Корд и бровью не повел; это была абсолютно новая форма
нападения. Ему, конечно, никогда не приходило в голову, что какие-либо возражения
могут исходить от семьи Мортон.
“Ты считаешь это несчастьем?” - спросил Эдди, как будто это было просто
дерзость со стороны Бена возражать против женитьбы его брата на ком бы то ни было.
“Вы не могли бы изложить мне свои причины для возражения?” спросил Корд.
Бен улыбнулся. “Вы должны понять их, ” сказал он, “ поскольку я полагаю, что
они почти такие же, как ваши собственные. Я имею в виду, что они оба основаны
на классовом сознании. Я чувствую, что это будет разрушительно для
вещи, которые я больше всего цените в Давида, чтобы быть на иждивении, или связанные с,
капиталистическая группа. Точно так же, как вы чувствуете, что для вашей
дочери будет разрушительно выйти замуж за наставника — парня с радикальными взглядами и
брата—бунтаря ...
“Минутку, минутку, ” сказал Корд, - вы все поняли неправильно“
что касается меня. Я категорически не согласен с радикальной пропагандой
. Я думаю, что радикал - это обычно просто человек, у которого нет
того, чего он хочет ”.
“А консерватор - это человек, который хочет сохранить то, что у него есть”,
сказал Бен менее враждебно, чем говорил с Эдди.

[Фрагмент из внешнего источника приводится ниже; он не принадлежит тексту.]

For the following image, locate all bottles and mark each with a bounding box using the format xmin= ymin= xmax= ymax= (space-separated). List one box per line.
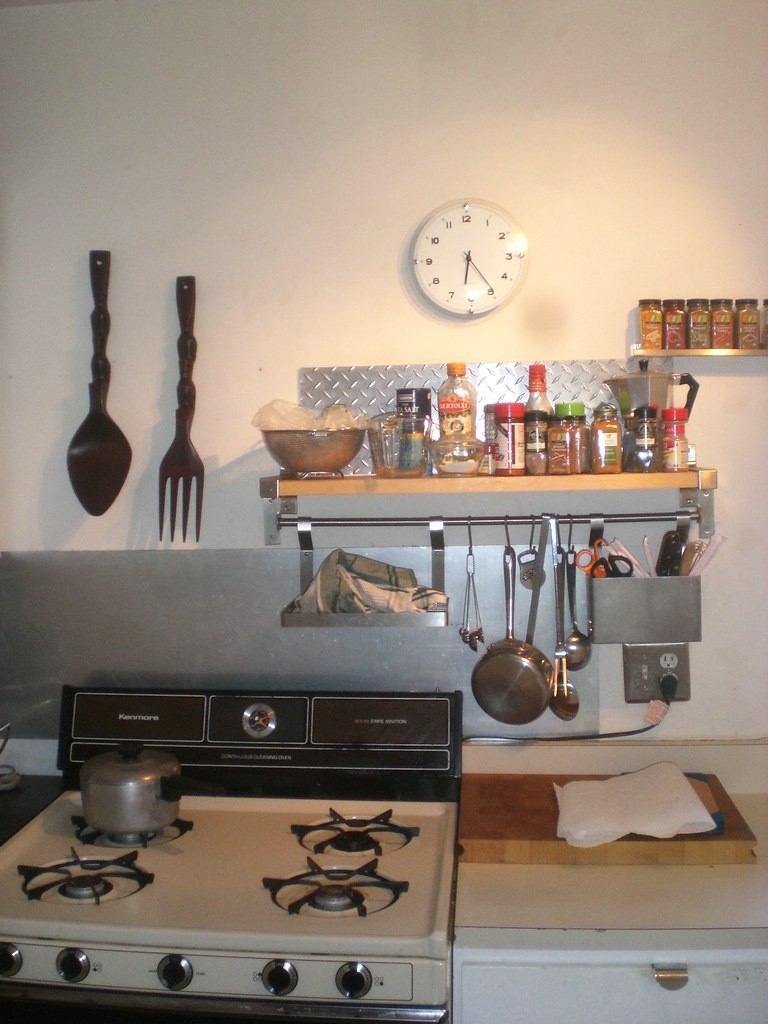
xmin=524 ymin=409 xmax=548 ymax=476
xmin=480 ymin=445 xmax=496 ymax=475
xmin=396 ymin=384 xmax=433 ymax=474
xmin=554 ymin=402 xmax=584 ymax=419
xmin=661 ymin=407 xmax=690 ymax=473
xmin=484 ymin=404 xmax=497 ymax=444
xmin=547 ymin=416 xmax=572 ymax=474
xmin=439 ymin=362 xmax=476 ymax=438
xmin=568 ymin=416 xmax=591 ymax=474
xmin=527 ymin=364 xmax=553 ymax=414
xmin=626 ymin=406 xmax=664 ymax=473
xmin=589 ymin=403 xmax=623 ymax=475
xmin=495 ymin=402 xmax=526 ymax=475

“Именно, именно”, - сказал Корд. “В идеале выбирать особо не из чего
но, вообще говоря, я больше уважаю человека,
которому удалось что-то сохранить, чем человека, которому
нечего терять”.
“Если бы их возможности были равны”.
“Я говорю в общих чертах. Выбирать между двумя типами особо не приходится;
но, на мой взгляд, есть оттенок в пользу консервативности по
показателю эффективности, и я, возможно, старомоден, но мне нравится
эффективность. Если бы дело дошло до драки, я бы сражался на стороне консерваторов
. Но это все к делу не относится. Мои возражения против вашего брата,
Мистера Мортона, не являются возражениями против его группы или класса. Они для него
личные. Чертовски личные.
“ Тебе не нравится Дэвид?
- Ну, он привлекательный молодой человек, но, если ты простишь мои слова.
итак, мистер Мортон, я не думаю, что от него есть какой-то толк. Он слаб, он празден, ему
совершенно не хватает той агрессивной воли, которая — будет у нас ваша
революция или нет — является единственным оплотом, который есть у женщины в этом мире. Что ж,
Мистер Мортон, вы, очевидно, гораздо более продвинутый и опасный радикал
, чем ваш брат, но у меня не было бы и половины тех возражений против
вас, которые я имею против него. Есть только одна вещь, которая имеет значение
в этом мире — характер. У твоего брата его нет ”.
На мгновение поразительная точность заявлений Корда о Дэвиде
Бен промолчал. Затем он взял себя в руки и сказал с
твердостью, которой не совсем ощущал:
“Ты вряд ли отдаешь Дэвиду должное. Может, у него и нет большой силы, но у него есть
талант, большая мягкость, отсутствие пороков ...
“О, вполне, вполне, вполне, вполне”, - сказал Корд, сделав жест своей длинной
рукой, который должен был каким-то образом напомнить Бену движение руки, которую он
недавно поцеловал.
“ Однако, ” сказал Бен, “ нет смысла спорить о наших различиях.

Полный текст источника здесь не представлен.